La situación es que el 98 aparece el Metales Pesados de Yanko González, en Valdivia, y al otro año el Chaucha de Harry Vollmer, en Osorno. Vengan a la esquina de papito –nos dice el primero- donde la guatona new age  se quiebra de cariño y en la CORVI la luna es un trozo más de las botellas. A pestañadas entra el sol por las viejas costillas de la sede –nos dice el segundo- al fondo unos desconocidos alegan si fue penal o no en un partido que nunca jugaron, mientras la Chilindrina baila dispuesta a acostarse con su padre tras la barra.

Esa semi urbanidad de choreza de provincia me voló lo poco que tenía de cabeza, porque era una choreza que tenía una fijación por no darse el color de algo como de verdad, un arcoíris desteñido y tensado por las manos de un Jarvis Cocker jalando frases extraídas de su Seffield natal.

Casi realmente parecía que la observación participante de cantina exocéntrica era un pequeño sol, ideal para lagartijas así bien inquietas y aburridas de tanto tonto con boina y tintero. Después comenzamos a envejecer y los viejos a envejecer aún más y la academia llegó a darle a esa choreza alguna beca para subir a primera, aunque la choreza terminó, gloriosamente, gastándose la plata en las cantinas aledañas al estadio. 

Y así me pego el salto y despierto en este libro, así tal cual, pensando en que cuando cantábamos entre tarros de basura, lo hacíamos sin saber que dentro de esos recipientes nacerían tipos que seguirían con la choreza sureña (y ojo que no quiero explayarme sobre la choreza poética como un hallazgo poser). Sólo es que estas poesías son las que más me gustan, las que no ponen la voluntad del hacer  por encima de lo que se quiere aproximar en un imaginario retórico.
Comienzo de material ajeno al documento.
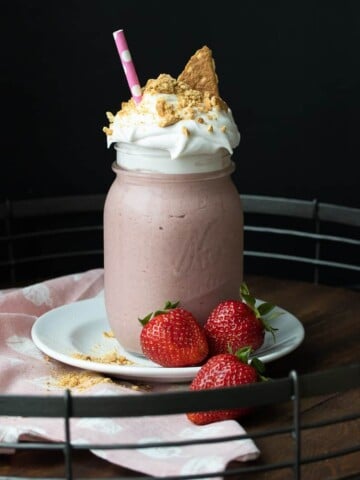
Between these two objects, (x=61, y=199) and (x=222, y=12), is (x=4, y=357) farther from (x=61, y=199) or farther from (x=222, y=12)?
(x=222, y=12)

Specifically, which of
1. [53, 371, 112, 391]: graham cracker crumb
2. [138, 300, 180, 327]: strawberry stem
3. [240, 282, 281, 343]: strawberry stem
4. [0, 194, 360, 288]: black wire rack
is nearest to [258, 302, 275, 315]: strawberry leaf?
[240, 282, 281, 343]: strawberry stem

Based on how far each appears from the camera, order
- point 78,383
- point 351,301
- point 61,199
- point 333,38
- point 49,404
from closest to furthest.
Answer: point 49,404, point 78,383, point 351,301, point 61,199, point 333,38

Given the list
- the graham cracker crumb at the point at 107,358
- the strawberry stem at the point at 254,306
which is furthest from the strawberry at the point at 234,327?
the graham cracker crumb at the point at 107,358

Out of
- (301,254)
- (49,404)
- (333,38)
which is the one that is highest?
(333,38)

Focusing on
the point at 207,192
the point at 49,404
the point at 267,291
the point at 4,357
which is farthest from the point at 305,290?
the point at 49,404

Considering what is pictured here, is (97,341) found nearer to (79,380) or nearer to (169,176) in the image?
(79,380)

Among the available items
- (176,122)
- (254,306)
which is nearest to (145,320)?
(254,306)

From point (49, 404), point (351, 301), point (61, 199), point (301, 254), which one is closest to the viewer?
point (49, 404)

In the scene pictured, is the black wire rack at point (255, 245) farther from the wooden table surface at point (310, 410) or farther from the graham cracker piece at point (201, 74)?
the graham cracker piece at point (201, 74)
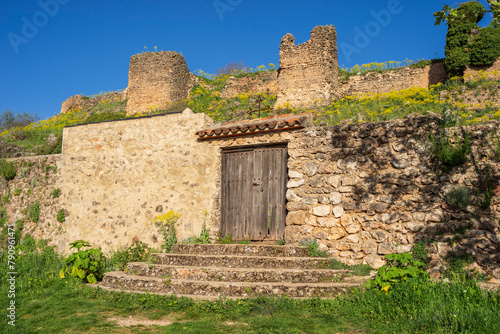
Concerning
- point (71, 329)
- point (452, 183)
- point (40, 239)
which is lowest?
point (71, 329)

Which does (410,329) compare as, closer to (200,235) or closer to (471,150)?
(471,150)

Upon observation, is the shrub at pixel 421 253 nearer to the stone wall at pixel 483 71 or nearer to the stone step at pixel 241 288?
the stone step at pixel 241 288

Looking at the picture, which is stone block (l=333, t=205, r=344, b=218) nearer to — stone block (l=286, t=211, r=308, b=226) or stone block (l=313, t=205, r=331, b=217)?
stone block (l=313, t=205, r=331, b=217)

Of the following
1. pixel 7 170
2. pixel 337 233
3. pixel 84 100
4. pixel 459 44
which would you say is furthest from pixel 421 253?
pixel 84 100

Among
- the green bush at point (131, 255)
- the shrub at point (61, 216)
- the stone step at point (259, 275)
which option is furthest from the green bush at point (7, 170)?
the stone step at point (259, 275)

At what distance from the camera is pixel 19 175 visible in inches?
434

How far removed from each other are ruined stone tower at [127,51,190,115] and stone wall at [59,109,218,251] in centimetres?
1585

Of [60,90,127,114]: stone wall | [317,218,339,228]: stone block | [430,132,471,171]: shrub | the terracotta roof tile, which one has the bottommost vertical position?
[317,218,339,228]: stone block

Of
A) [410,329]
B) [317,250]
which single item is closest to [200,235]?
[317,250]

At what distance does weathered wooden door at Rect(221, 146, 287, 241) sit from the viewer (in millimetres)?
7898

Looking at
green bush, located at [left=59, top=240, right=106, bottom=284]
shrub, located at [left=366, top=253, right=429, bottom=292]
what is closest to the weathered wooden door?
shrub, located at [left=366, top=253, right=429, bottom=292]

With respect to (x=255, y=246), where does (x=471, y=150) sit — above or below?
above

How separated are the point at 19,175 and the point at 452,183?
1166cm

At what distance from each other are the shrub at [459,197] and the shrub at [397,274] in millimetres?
1190
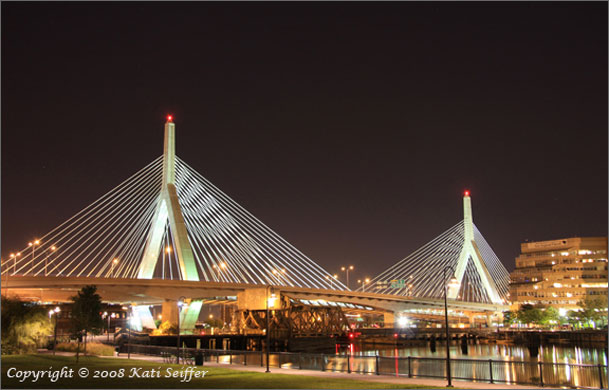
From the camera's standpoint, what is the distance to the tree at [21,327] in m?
39.2

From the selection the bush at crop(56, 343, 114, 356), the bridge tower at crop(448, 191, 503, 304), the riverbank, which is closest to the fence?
the riverbank

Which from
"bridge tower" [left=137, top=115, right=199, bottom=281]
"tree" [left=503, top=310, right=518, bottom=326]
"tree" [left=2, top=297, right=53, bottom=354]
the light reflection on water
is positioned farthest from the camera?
"tree" [left=503, top=310, right=518, bottom=326]

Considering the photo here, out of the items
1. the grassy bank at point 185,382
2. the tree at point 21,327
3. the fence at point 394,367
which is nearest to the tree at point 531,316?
the fence at point 394,367

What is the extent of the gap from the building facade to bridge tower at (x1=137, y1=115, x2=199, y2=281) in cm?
9435

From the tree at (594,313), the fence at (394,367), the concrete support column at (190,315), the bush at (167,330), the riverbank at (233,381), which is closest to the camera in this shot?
the riverbank at (233,381)

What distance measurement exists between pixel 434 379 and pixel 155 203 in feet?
134

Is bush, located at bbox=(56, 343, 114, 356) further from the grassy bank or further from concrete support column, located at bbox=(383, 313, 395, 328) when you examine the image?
concrete support column, located at bbox=(383, 313, 395, 328)

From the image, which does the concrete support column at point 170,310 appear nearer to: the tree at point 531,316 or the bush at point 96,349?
the bush at point 96,349

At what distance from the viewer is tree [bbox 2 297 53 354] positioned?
39.2m

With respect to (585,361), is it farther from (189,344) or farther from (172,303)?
(172,303)

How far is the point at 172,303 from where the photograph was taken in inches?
3054

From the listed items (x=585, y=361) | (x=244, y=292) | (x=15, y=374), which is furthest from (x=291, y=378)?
(x=244, y=292)

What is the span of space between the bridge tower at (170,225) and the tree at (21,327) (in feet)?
54.6

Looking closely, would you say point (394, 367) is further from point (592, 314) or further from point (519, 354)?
point (592, 314)
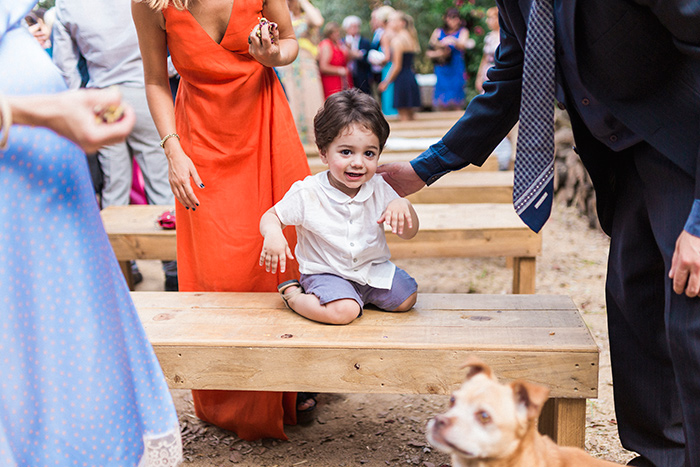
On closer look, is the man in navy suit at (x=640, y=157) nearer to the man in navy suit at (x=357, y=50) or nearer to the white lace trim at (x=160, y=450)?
the white lace trim at (x=160, y=450)

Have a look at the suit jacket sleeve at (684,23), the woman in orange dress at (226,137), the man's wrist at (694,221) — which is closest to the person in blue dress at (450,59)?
the woman in orange dress at (226,137)

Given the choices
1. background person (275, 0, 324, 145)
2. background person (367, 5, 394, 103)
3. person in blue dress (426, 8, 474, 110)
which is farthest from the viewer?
background person (367, 5, 394, 103)

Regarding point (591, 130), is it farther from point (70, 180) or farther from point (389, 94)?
point (389, 94)

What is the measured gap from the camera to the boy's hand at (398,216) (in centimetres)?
230

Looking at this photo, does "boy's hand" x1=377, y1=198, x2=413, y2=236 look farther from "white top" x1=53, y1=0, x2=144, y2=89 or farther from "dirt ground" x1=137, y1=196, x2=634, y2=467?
"white top" x1=53, y1=0, x2=144, y2=89

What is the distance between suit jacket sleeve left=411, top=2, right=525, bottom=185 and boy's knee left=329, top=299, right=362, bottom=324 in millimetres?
558

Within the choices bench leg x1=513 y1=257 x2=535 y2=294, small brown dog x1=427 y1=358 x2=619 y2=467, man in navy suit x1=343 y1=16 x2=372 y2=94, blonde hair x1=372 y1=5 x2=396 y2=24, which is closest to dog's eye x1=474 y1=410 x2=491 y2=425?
small brown dog x1=427 y1=358 x2=619 y2=467

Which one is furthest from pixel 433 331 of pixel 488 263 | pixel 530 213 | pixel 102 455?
pixel 488 263

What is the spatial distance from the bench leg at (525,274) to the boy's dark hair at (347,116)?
1.96 meters

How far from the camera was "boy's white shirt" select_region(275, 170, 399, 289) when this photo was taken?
7.83 feet

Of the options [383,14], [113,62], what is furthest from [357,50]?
[113,62]

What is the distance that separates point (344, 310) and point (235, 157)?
2.51 ft

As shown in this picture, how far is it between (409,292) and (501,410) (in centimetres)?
111

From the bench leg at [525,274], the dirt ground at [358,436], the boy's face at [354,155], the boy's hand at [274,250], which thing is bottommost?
the dirt ground at [358,436]
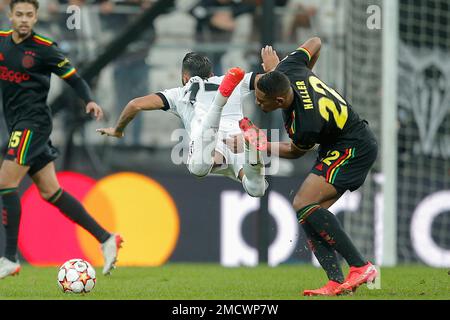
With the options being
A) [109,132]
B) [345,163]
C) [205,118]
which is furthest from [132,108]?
[345,163]

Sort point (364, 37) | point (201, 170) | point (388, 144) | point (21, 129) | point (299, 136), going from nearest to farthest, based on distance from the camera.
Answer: point (299, 136), point (201, 170), point (21, 129), point (388, 144), point (364, 37)

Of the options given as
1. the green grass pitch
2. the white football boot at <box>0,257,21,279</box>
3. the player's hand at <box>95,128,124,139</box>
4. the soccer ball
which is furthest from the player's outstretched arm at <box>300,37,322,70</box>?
the white football boot at <box>0,257,21,279</box>

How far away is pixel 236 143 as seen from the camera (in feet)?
26.4

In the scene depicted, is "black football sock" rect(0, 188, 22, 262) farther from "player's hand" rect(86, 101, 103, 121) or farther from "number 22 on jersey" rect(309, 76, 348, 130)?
"number 22 on jersey" rect(309, 76, 348, 130)

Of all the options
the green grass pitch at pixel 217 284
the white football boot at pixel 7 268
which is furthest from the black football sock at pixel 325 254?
the white football boot at pixel 7 268

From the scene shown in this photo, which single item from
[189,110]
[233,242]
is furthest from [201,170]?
[233,242]

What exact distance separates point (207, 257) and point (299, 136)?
471 cm

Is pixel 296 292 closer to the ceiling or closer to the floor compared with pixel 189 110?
closer to the floor

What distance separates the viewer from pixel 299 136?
7.24 meters

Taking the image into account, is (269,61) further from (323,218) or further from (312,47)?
(323,218)

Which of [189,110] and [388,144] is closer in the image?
[189,110]

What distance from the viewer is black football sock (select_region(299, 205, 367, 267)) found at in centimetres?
723

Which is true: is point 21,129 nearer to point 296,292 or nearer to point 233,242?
point 296,292

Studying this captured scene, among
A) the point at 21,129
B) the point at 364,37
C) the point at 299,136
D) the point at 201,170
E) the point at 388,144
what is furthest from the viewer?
the point at 364,37
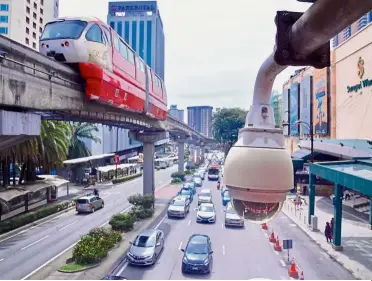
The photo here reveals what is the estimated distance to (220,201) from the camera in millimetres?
38750

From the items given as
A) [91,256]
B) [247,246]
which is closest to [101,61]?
[91,256]

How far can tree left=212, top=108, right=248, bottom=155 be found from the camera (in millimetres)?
80125

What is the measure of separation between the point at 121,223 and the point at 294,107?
A: 127 feet

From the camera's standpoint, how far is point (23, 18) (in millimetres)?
67062

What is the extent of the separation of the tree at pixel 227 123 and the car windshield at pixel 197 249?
6223 centimetres

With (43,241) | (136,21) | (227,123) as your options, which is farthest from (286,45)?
(136,21)

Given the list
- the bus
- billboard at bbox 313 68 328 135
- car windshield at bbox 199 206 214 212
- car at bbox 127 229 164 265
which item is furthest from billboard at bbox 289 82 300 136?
car at bbox 127 229 164 265

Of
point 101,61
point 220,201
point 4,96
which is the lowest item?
point 220,201

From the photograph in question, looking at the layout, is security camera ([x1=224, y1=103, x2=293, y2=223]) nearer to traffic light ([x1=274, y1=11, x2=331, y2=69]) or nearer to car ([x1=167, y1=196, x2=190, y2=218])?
traffic light ([x1=274, y1=11, x2=331, y2=69])

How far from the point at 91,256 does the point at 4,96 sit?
10.2 metres

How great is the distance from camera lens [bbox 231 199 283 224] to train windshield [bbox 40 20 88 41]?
39.8 feet

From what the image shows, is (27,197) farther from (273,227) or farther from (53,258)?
(273,227)

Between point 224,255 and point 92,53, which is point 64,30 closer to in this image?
point 92,53

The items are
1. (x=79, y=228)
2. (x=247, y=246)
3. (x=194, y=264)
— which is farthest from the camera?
(x=79, y=228)
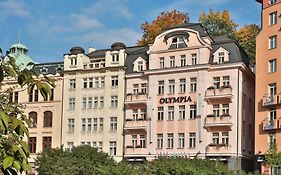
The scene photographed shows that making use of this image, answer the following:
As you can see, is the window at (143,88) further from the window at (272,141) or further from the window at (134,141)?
the window at (272,141)

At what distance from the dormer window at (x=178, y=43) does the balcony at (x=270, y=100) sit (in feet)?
33.2

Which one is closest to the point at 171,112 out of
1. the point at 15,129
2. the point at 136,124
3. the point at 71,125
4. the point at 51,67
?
the point at 136,124

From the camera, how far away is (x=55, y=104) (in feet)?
221

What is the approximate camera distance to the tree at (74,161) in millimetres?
56625

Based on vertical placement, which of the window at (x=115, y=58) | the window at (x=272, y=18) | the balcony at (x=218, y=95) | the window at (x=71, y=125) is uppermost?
the window at (x=272, y=18)

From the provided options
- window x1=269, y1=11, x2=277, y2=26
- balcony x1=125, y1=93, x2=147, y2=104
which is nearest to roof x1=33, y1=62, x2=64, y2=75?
balcony x1=125, y1=93, x2=147, y2=104

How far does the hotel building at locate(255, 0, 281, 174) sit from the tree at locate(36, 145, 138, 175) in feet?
43.1

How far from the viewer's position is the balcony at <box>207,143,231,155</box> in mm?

Algo así.

Seguro que veo a Felipe Rodríguez, el autor, escribiendo dentro de ese envase residual, mucho más vivo que yo, y también más muerto de plancha que yo,  cuando tiene que enfrentar a ese ridículo lector interesado en buscar la identidad local y que simula que la choreza también es cultura y que con eso la hace de oro simulando el simulacro musiliano de estar amarillosamente protestando en una calle disidente.

Estela de Cóndores fosforescentes se llama este libro.  Como no pensar en la alumbrada romántica de un destello en VHS o en el cóndor de los Fiscales Ad-Hok, que se caga en La Moneda y en la iglesia. Fosforece y  no resplandece, porque la estela se aparta del escudo y es frágil, pero igual recuerda para olvidar y olvida para el recuerdo.

Todo parte con las memorias de dos parlantes boca abajo. El primer parlante es Luciano Alexander Gutiérrez Gutiérrez, un gamberro muy campante y de población, que con la máxima elegancia que puede dar se mueve entre la venta de paraguas (no los de Armando Uribe) y el despiste y el extravío. Se mueve en la cancha como un neo Romario, perdidamente volado entre los pilares de un mall, haciéndose el guardia, cuando la vena mechera ya casi le explota en su chukismo. Porque también puede ser que Luciano no quiere arrepentirse de no haberse dado un color cuando podía, y ya no se atreve, y se esconde detrás de la máscara de niño viejo  de terno y compu plomo, pegándole un duro Ferdydurke  al monitor de su existencia. Luciano Alexander Gutiérrez Gutiérrez se aparta del grupo y orina y también al mismo tiempo piensa en las 250 lucas mínimas, en las polillas y en subirse el marrueco para no mojarse los zapatos, como lo hizo un parlante de Harry  hace veinte años atrás, en un poema repetido por mí hasta la tontería en algún tiempo anterior al Google.

Julia del Carmen Gutiérrez Palavecino es el otro parlante boca abajo. Pareciera que este parlante sufre más a la vista, se quiebra con el dolorazo vallejiano de sus tíos desaparecidos allá en Santiago, se luce apareciendo en cadena nacional, en la tele,  por el asalto a la salsoteca de su pueblo. Mientras no se corte la luz todo estará bien, puede que piense, ¿la luna seguirá siendo un trozo más de las botellas? Julia se luce, pero le duele la Población Mardones, mataron a una hermanita canuta de la cuadra, la encontraron con la falda muy subida y el megáfono prendido. Se le muere Diosito a la Julia del Carmen, todo por culpa de un Suzuki que luego tendría toda la pinta de un Ferrari rojo.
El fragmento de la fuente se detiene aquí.